I almost dropped out once in 12th grade also, but I made it. If it wasn’t for cats and inspiration from my family, I am almost certain it would have never happened. My mom and my job coaches helped in pushing me and my cats offered the leading line of support. I say that because their company made the difference. Sometimes we just need another understanding companion to spend time with us. Perhaps that is why cats are so good with autistic children; they are just there to understand. Not to judge, criticize or talk. Just to listen. Animals have succeeded where people have not.
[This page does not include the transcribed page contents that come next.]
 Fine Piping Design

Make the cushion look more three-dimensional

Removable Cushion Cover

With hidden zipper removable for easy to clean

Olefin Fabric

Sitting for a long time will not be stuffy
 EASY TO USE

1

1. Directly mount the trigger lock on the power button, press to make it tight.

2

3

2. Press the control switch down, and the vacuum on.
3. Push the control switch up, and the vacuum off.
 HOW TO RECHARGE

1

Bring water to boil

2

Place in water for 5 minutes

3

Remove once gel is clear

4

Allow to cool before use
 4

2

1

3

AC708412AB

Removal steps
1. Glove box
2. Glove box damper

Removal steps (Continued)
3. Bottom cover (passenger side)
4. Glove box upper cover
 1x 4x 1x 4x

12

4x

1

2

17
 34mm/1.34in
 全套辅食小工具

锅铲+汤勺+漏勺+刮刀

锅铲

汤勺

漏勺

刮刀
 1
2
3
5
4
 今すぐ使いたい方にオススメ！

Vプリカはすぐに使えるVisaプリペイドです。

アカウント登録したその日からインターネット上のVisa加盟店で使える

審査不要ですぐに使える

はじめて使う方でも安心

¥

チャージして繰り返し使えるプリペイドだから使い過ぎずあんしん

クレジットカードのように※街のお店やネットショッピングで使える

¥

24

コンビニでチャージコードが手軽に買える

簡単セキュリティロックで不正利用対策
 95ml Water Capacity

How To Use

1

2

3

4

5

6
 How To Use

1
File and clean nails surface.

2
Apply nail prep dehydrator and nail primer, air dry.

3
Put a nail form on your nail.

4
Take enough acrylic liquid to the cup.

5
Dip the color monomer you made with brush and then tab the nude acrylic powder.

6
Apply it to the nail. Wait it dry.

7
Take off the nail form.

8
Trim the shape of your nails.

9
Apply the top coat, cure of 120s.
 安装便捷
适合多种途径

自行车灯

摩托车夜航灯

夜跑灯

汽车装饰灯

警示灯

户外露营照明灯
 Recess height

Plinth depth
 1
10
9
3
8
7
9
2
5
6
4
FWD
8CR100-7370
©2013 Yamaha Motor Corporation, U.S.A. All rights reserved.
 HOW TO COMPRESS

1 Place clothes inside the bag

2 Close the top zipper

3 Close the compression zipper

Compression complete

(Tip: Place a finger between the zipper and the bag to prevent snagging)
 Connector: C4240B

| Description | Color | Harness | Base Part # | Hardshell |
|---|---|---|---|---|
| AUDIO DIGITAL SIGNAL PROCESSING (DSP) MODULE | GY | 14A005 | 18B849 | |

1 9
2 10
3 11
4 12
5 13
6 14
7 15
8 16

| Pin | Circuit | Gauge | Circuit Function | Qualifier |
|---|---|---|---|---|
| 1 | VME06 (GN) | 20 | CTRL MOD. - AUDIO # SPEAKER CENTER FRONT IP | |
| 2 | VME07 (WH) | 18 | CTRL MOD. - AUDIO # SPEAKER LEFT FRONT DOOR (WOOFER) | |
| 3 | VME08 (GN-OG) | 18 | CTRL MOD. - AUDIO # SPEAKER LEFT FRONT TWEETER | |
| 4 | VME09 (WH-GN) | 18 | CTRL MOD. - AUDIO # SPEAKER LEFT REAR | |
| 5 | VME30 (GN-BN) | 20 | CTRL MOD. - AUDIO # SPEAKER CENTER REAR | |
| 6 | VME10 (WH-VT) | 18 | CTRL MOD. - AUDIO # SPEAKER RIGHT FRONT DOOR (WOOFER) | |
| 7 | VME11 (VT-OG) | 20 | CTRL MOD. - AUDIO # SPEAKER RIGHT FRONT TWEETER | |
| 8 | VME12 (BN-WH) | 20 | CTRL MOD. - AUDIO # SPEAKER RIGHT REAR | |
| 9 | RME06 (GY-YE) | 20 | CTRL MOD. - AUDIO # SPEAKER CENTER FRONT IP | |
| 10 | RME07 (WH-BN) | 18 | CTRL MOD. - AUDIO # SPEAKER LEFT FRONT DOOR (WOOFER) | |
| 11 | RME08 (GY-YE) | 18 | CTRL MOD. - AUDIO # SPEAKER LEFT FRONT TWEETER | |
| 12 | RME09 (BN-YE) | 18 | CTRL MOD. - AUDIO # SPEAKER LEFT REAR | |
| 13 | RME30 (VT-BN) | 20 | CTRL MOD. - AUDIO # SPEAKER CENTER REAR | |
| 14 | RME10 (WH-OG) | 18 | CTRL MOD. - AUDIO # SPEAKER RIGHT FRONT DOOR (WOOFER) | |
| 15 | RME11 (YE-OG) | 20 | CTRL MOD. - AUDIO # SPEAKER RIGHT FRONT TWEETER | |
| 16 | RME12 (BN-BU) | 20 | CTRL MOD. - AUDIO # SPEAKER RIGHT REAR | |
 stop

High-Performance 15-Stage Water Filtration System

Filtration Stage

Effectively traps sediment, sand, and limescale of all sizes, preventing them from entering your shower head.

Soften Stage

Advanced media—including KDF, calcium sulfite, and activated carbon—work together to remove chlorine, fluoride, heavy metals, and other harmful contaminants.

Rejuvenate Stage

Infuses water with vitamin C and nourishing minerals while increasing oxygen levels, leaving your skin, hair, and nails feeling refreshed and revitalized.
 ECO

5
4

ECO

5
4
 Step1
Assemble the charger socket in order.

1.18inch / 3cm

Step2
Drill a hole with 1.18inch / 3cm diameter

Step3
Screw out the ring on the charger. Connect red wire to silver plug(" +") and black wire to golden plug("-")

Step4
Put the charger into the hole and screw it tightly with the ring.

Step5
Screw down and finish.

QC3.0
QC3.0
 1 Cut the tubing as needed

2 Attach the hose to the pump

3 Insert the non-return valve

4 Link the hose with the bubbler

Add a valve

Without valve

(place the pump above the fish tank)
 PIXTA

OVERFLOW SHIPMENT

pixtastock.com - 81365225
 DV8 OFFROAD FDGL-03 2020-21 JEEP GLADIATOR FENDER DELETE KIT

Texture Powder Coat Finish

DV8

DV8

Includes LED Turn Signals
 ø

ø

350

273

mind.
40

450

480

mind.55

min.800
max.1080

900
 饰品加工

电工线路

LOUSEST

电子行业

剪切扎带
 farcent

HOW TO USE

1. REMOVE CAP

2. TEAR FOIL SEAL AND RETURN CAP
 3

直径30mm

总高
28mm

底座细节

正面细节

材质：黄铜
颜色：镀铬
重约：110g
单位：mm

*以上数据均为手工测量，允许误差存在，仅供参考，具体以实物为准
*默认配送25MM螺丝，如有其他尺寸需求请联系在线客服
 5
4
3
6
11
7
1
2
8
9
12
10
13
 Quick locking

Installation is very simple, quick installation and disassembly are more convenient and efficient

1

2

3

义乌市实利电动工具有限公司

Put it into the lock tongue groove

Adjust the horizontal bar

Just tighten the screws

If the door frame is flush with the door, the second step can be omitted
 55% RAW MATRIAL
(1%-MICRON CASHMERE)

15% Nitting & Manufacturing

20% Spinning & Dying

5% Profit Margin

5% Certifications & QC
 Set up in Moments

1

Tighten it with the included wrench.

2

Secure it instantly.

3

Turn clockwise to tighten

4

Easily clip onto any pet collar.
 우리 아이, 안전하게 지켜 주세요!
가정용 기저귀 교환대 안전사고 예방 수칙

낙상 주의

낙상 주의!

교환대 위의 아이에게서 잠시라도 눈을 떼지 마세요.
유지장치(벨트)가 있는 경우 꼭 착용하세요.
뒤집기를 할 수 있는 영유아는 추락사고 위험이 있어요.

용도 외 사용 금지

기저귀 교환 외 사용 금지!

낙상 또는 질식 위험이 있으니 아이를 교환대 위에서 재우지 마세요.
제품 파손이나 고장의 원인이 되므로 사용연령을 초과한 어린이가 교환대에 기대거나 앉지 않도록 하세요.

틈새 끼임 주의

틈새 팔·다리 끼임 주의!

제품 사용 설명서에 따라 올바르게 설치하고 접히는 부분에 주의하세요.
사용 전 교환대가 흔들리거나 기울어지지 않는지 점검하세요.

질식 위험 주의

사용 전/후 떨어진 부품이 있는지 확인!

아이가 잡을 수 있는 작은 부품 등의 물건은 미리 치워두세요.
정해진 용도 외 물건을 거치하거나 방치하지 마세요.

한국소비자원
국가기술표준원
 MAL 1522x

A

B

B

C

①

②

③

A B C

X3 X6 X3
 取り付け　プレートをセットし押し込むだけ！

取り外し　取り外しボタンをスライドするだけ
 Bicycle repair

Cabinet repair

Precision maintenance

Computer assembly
It is now after high school and I have a job at my local humane society. I love spending the time with the cats. I have been making a major recovery from aspergers. The primary reason for my success is simple yet often not taught. I have not been trying to recover just for myself. I am trying to improve so that I can do a lot more for animals in the future. That goal requires that I communicate better. I find that when humans try to do things for themselves alone and not for the benefit for others, they are ten times as likely not to succeed. What’s more, it does not give us the confidence to try harder.

Cats make excellent therapy companions. Even if you aren’t autistic, cats always seem to bring us up from the deepest depths of depression and trouble. Cats are certainly a gift to be treasured.